- _EXTRAIT DU DOCUMENT_
══════

Les textes réunis dans Cantatrix Sopranica L. et autres écrits scientifiques ont dans le meilleur des cas le goût des chocolats au piment et des pastiches bien troussés (ainsi le dernier article : « Roussel et Venise : Esquisse d’une géographie mélancolique »), dans le pire la saveur un peu fadasse que prennent les blagues de potaches lorsqu’elles se prolongent sur plus de trois numéros du journal du lycée (les quinze pages de « Distribution spatio-temporelle de Coscinoscera Victoria, Coscinoscera tigrata carpenteri, Coscinoscera punctata Barton & Coscinoscera nigros triata d’Iputupi », et plus encore « Experimental Demonstration of the tomatotopic organization in the Soprano (Cantatrix Sopranica L.) »). Mais Perec m’a toujours paru un écrivain généreux : difficile de tenir rigueur aux textes de ce recueil, par ailleurs posthume, d’en faire parfois trop.
Du reste, comme souvent, c’est dans les pastiches qu’éclatent les qualités de lecteur d’un auteur. Ainsi l’anglais de contrebande utilisé dans l’article (pseudo-)scientifique qui donne son titre au recueil est-il plus vrai (ou plutôt, en l’occurrence, moins authentique !) que nature : « As observed at the turn of the century by Marks & Spencer (1899), who first named the “yelling reaction” (YR), the striking effects of tomato throwing on Sopranoes have been extensively described » (p. 13). Un collégien de sixième peut comprendre cet anglais-là, mais ne doit pas l’écrire…
Par ailleurs, et dans le même ordre d’idées, le lecteur appréciera de lire « une perspective plus acérée, concernant à la fois la vie et l’œuvre, cette dernière seule nous intéressant ici » (p. 86) ; j’ai lu des critiques littéraires comme celle-ci : leur auteur y jurait de traiter l’œuvre et non pas la vie, l’écrivain et non pas l’homme, en faisant précisément le contraire – mais contrairement à Perec, sans feindre de ne pas s’en apercevoir ! (J’ai aussi connu des lecteurs qui, pastiche ou pas, croiront une telle remarque dans un tel contexte.)

══════

- _CONSIGNES_
1. Indiquez si chacune des affirmations suivantes concorde avec le compte rendu sur Perec, en répondant par oui ou par non et en citant les mots décisifs du compte rendu.
(a) Le recueil a paru après la mort de son auteur.
(b) L'article sur la distribution des Coscinoscera compte quinze pages.
(c) Le dernier article du recueil associe Roussel à Londres.
2. Répondez aux questions suivantes d'après le compte rendu sur Perec.
(a) Quelle année figure entre parenthèses après « Marks & Spencer » ?
(b) À quelle page se trouve la formule « une perspective plus acérée » ?
(c) Quel qualificatif l'auteur applique-t-il à Perec en tant qu'écrivain ?
3. Poursuivez le compte rendu sur Perec à partir de sa dernière phrase.

══════

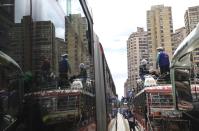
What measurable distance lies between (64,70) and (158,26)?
23998mm

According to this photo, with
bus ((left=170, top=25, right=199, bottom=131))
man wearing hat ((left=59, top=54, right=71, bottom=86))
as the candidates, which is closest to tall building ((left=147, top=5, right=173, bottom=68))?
bus ((left=170, top=25, right=199, bottom=131))

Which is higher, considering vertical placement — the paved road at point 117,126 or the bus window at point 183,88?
the bus window at point 183,88

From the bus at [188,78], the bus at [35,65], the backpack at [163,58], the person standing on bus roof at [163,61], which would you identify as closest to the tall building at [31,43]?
the bus at [35,65]

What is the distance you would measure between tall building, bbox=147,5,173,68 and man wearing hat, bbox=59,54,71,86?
21.6m

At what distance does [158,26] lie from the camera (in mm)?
26750

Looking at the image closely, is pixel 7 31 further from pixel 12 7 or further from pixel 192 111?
pixel 192 111

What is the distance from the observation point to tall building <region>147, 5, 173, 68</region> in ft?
83.7

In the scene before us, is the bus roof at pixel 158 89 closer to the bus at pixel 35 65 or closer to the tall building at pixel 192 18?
the tall building at pixel 192 18

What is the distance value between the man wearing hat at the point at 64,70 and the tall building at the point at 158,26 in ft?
70.8

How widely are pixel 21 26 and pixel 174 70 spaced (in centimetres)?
448

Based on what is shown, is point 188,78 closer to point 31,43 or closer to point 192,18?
point 192,18

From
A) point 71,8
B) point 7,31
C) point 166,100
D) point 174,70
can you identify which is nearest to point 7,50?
point 7,31

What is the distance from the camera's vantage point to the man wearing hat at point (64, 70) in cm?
308

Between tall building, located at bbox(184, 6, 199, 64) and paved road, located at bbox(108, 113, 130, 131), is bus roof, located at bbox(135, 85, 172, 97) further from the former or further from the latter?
tall building, located at bbox(184, 6, 199, 64)
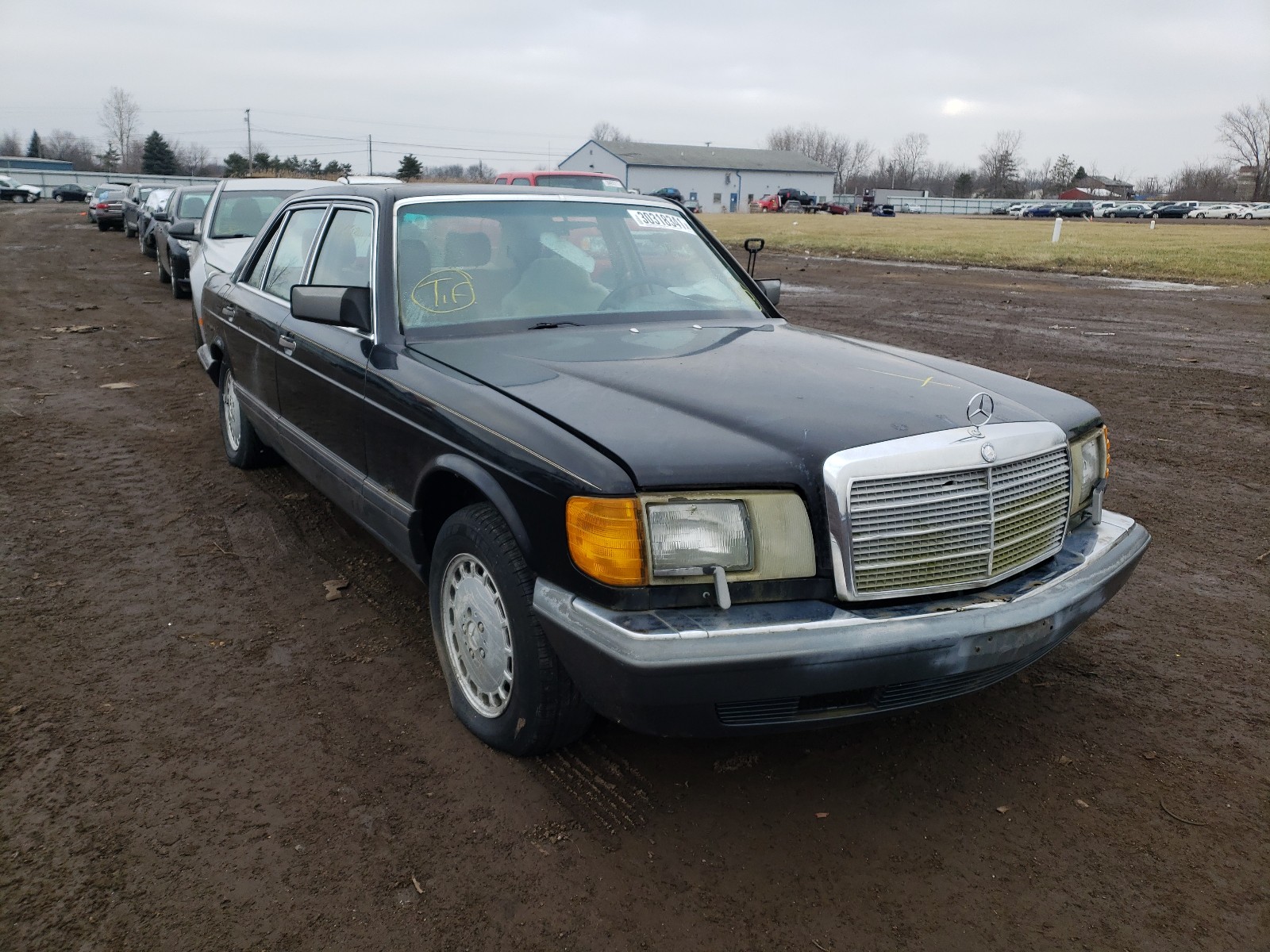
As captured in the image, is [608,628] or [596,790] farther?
[596,790]

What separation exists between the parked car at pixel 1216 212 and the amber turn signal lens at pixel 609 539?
241 feet

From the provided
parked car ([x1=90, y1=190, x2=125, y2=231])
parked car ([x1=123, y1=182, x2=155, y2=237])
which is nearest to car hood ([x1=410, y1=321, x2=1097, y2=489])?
parked car ([x1=123, y1=182, x2=155, y2=237])

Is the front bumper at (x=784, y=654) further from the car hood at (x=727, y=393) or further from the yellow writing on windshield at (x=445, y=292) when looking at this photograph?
the yellow writing on windshield at (x=445, y=292)

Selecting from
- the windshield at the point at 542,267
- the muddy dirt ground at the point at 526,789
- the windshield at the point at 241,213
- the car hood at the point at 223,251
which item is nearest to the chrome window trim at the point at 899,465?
the muddy dirt ground at the point at 526,789

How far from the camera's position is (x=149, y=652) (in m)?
3.44

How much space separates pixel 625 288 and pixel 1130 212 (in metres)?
76.3

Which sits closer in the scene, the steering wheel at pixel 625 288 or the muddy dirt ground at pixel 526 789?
the muddy dirt ground at pixel 526 789

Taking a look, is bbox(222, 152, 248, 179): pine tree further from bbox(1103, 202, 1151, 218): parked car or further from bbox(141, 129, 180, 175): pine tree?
bbox(1103, 202, 1151, 218): parked car

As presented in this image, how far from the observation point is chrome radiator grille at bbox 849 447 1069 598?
236 centimetres

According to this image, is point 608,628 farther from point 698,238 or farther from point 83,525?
point 83,525

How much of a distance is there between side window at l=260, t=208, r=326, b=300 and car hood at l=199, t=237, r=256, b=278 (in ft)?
12.4

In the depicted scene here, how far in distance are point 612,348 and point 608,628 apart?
127 cm

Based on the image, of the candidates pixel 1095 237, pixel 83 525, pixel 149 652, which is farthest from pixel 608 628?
pixel 1095 237

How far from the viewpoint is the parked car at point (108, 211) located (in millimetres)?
28719
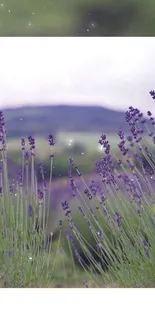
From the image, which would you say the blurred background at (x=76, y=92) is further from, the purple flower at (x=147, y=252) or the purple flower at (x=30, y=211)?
the purple flower at (x=147, y=252)

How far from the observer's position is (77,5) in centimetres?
287

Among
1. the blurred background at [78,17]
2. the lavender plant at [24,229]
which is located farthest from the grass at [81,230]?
the blurred background at [78,17]

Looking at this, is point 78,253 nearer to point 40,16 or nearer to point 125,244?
point 125,244

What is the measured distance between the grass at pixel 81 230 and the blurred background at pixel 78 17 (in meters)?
0.42

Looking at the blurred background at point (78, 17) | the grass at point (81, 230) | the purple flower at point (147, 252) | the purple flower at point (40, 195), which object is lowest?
the purple flower at point (147, 252)

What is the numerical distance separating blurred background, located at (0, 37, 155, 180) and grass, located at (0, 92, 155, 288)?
2.7 inches

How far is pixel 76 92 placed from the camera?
9.47 feet

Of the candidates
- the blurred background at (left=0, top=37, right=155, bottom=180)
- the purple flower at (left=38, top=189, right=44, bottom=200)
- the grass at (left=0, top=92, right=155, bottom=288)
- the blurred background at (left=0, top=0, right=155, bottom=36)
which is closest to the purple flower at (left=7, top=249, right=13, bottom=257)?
the grass at (left=0, top=92, right=155, bottom=288)

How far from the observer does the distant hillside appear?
287cm

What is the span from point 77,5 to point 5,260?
1.44m

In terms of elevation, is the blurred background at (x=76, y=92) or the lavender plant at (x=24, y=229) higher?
the blurred background at (x=76, y=92)

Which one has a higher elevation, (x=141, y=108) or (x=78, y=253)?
(x=141, y=108)

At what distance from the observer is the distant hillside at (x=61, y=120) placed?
113 inches
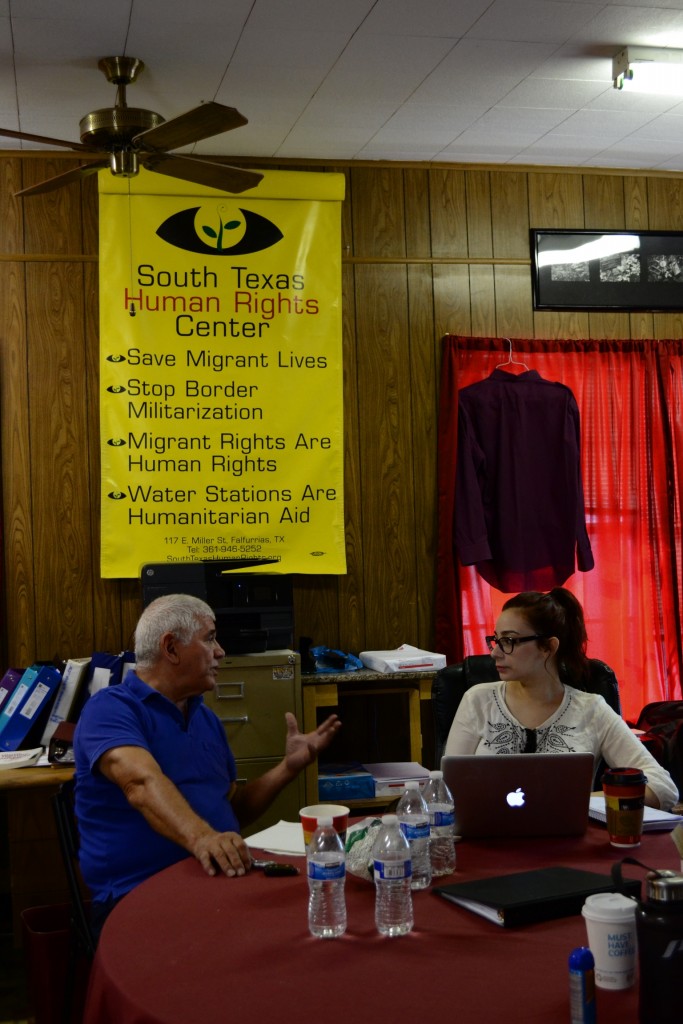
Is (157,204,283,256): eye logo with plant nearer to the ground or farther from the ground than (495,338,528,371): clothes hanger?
farther from the ground

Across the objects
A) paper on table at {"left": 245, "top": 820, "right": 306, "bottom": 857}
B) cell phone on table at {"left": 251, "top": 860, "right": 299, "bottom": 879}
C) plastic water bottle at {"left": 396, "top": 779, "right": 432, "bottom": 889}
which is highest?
plastic water bottle at {"left": 396, "top": 779, "right": 432, "bottom": 889}

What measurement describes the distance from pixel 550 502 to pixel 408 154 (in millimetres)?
1792

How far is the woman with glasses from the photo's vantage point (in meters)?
2.87

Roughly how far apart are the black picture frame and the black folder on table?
12.4 feet

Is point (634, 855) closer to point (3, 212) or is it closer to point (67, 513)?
point (67, 513)

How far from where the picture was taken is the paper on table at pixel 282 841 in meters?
2.24

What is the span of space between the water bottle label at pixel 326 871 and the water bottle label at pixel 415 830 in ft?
0.71

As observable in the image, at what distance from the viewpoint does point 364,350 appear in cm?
506

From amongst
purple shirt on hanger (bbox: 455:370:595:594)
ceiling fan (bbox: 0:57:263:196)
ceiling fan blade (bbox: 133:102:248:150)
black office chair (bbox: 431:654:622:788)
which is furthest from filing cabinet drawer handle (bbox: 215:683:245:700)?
ceiling fan blade (bbox: 133:102:248:150)

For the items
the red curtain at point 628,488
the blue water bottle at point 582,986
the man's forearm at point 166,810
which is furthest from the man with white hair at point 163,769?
the red curtain at point 628,488

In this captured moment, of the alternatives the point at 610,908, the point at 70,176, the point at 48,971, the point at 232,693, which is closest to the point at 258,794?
the point at 48,971

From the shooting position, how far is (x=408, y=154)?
5.03 metres

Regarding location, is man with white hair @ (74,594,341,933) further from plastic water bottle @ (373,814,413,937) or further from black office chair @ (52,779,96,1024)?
plastic water bottle @ (373,814,413,937)

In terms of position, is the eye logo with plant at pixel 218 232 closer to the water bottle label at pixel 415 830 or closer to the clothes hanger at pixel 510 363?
the clothes hanger at pixel 510 363
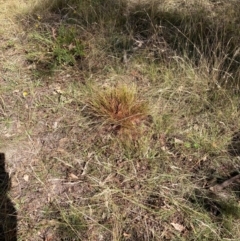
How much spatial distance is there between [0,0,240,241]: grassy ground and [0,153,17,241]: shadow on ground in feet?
0.15

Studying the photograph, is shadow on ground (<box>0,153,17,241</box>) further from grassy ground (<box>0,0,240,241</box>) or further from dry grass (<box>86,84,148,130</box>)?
dry grass (<box>86,84,148,130</box>)

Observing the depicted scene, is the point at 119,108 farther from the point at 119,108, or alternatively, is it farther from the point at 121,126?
the point at 121,126

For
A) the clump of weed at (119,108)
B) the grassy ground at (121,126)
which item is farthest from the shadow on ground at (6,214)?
the clump of weed at (119,108)

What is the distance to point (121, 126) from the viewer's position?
95.8 inches

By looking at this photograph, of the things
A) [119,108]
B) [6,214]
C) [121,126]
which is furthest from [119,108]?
[6,214]

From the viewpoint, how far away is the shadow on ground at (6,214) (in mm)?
1937

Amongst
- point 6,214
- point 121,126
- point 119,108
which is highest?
point 119,108

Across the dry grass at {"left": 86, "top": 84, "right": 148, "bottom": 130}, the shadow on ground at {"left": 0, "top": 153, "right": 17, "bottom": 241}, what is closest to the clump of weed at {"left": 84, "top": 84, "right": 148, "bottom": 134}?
the dry grass at {"left": 86, "top": 84, "right": 148, "bottom": 130}

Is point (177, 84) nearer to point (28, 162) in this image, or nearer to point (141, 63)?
point (141, 63)

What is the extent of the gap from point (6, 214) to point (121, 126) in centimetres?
106

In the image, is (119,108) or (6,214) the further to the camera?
(119,108)

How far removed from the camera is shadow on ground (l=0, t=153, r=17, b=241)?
1.94 m

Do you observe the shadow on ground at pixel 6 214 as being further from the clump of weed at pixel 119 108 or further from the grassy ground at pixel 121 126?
the clump of weed at pixel 119 108

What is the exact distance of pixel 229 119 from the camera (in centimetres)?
254
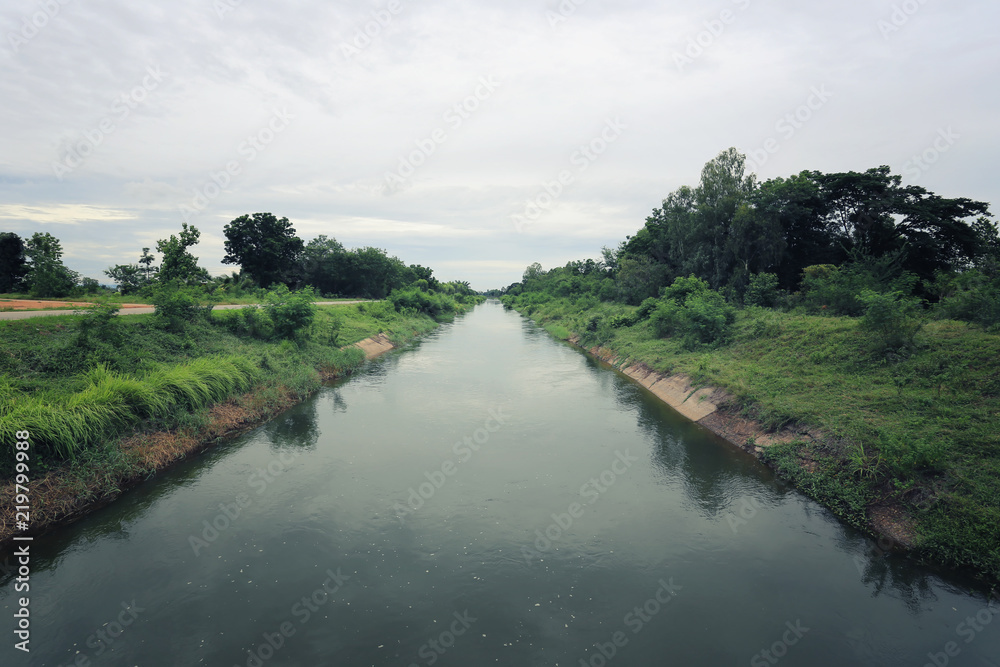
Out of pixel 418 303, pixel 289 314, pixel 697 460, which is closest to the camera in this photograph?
pixel 697 460

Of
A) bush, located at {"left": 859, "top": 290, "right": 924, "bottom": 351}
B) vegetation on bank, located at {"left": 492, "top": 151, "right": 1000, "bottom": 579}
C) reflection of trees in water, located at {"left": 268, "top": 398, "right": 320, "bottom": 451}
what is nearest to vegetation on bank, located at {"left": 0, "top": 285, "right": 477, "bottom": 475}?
reflection of trees in water, located at {"left": 268, "top": 398, "right": 320, "bottom": 451}

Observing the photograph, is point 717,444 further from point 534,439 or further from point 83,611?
point 83,611

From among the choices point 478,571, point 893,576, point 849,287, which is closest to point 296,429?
point 478,571

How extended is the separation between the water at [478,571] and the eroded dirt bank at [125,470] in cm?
37

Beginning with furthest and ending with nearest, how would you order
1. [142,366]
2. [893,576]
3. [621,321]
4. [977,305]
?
[621,321] → [977,305] → [142,366] → [893,576]

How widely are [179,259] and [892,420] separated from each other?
2747 centimetres

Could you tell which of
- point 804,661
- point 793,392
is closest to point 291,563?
point 804,661

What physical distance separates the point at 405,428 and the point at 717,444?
8.93m

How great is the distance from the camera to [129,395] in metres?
10.2

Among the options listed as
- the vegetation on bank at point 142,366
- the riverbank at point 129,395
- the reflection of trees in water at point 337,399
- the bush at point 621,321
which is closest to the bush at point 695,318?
the bush at point 621,321

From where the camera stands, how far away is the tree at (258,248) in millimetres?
45812

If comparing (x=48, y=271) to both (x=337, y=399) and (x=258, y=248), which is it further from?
(x=258, y=248)

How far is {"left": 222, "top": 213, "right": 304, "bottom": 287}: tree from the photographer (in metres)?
45.8

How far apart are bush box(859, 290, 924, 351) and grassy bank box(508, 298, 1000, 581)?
0.83 ft
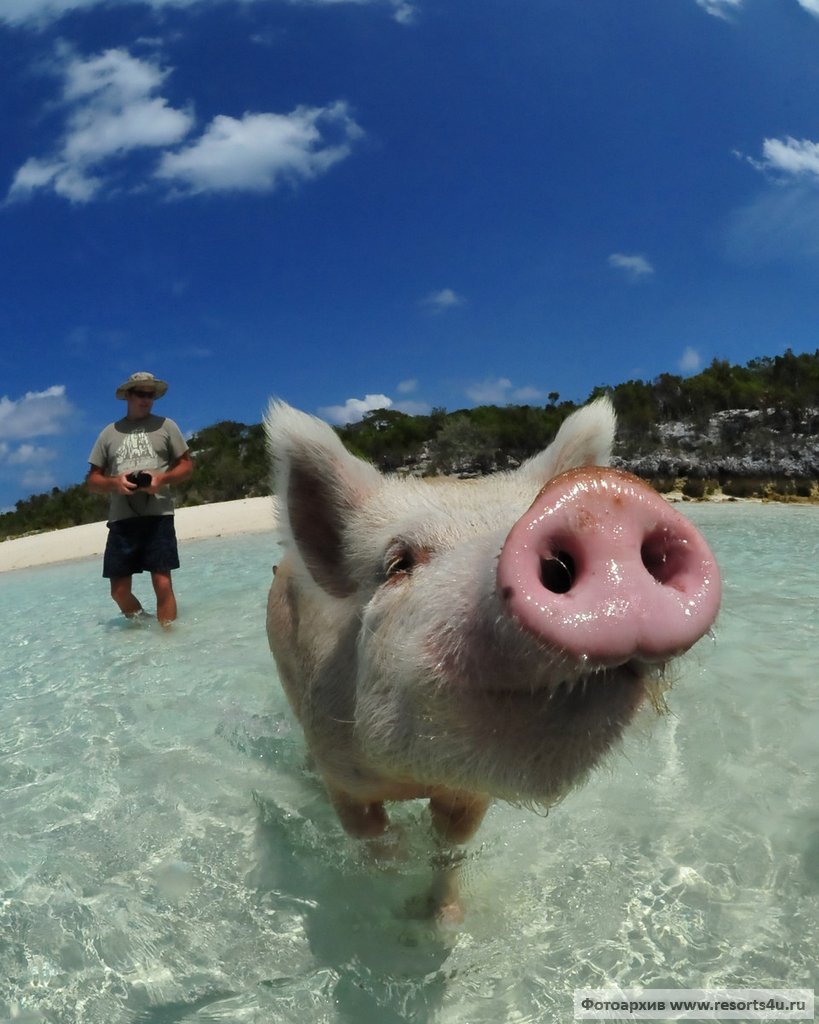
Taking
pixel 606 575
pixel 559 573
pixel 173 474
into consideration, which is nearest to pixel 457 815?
pixel 559 573

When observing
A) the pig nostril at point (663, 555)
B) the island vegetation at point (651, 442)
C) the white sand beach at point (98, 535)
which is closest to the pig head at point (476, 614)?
the pig nostril at point (663, 555)

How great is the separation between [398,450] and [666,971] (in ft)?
84.1

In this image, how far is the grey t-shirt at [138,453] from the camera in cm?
630

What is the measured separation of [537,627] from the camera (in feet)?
4.54

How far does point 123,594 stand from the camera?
679 cm

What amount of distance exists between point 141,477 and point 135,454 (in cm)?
27

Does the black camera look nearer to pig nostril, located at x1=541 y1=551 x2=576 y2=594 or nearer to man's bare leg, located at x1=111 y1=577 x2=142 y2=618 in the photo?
man's bare leg, located at x1=111 y1=577 x2=142 y2=618

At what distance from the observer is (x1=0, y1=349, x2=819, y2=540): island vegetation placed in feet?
70.3

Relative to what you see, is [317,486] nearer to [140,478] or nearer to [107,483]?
[140,478]

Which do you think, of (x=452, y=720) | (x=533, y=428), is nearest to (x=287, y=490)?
(x=452, y=720)

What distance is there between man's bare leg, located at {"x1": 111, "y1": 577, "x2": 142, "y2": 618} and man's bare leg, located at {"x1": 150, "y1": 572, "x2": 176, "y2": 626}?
0.31 meters

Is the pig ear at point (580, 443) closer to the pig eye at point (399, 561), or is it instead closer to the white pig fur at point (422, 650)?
the white pig fur at point (422, 650)

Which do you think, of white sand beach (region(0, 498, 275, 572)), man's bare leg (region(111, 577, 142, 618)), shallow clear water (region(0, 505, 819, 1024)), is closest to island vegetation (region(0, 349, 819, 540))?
white sand beach (region(0, 498, 275, 572))

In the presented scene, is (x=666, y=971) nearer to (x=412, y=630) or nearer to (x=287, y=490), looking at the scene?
(x=412, y=630)
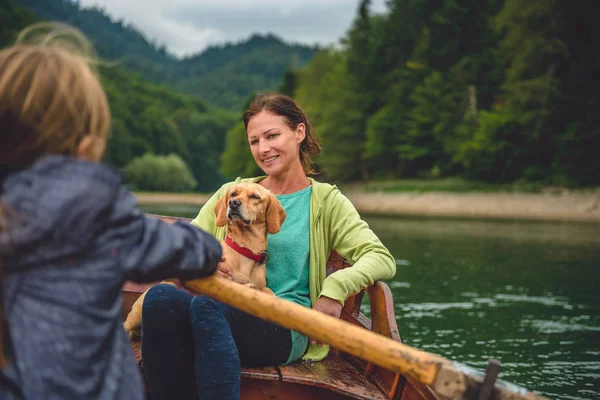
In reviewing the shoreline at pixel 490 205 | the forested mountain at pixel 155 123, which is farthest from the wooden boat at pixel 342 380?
the forested mountain at pixel 155 123

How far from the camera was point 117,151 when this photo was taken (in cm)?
8338

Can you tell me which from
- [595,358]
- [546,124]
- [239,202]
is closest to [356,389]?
[239,202]

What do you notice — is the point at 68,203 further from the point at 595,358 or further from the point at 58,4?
A: the point at 58,4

══════

- _RÉPONSES_
1.
(a) Oui : « par ailleurs posthume ».
(b) Oui : « les quinze pages de « Distribution spatio-temporelle de Coscinoscera Victoria ».
(c) Non : « Roussel et Venise : Esquisse d’une géographie mélancolique ».

2.
(a) 1899.
(b) À la page 86.
(c) Généreux.

3.
Et puis ce n’est pas parce qu’un texte est un pastiche qu’il faudrait le lire uniquement comme une blague : un passage comme « comme tout vrai voyage, ce ne fut pas un départ, mais un retour » (p. 89) ne doit pas être discrédité du seul fait qu’il figure dans une étude manifestement fantaisiste sur Raymond Roussel. De même, « il n’y a pas de mystère Roussel, son œuvre ne constitue pas une énigme à résoudre ; c’est notre lecture seule, notre soif d’explications, notre goût pour les tenants et les aboutissants, qui suscite autour d’elle cette impression d’un secret à forcer » (p. 106). Non seulement cette remarque est juste, mais elle peut être étendue à bien d’autres auteurs.
Et je n’ai même pas cherché à pasticher qui que ce soit dans cette critique ! (À part peut-être moi, sans le vouloir.)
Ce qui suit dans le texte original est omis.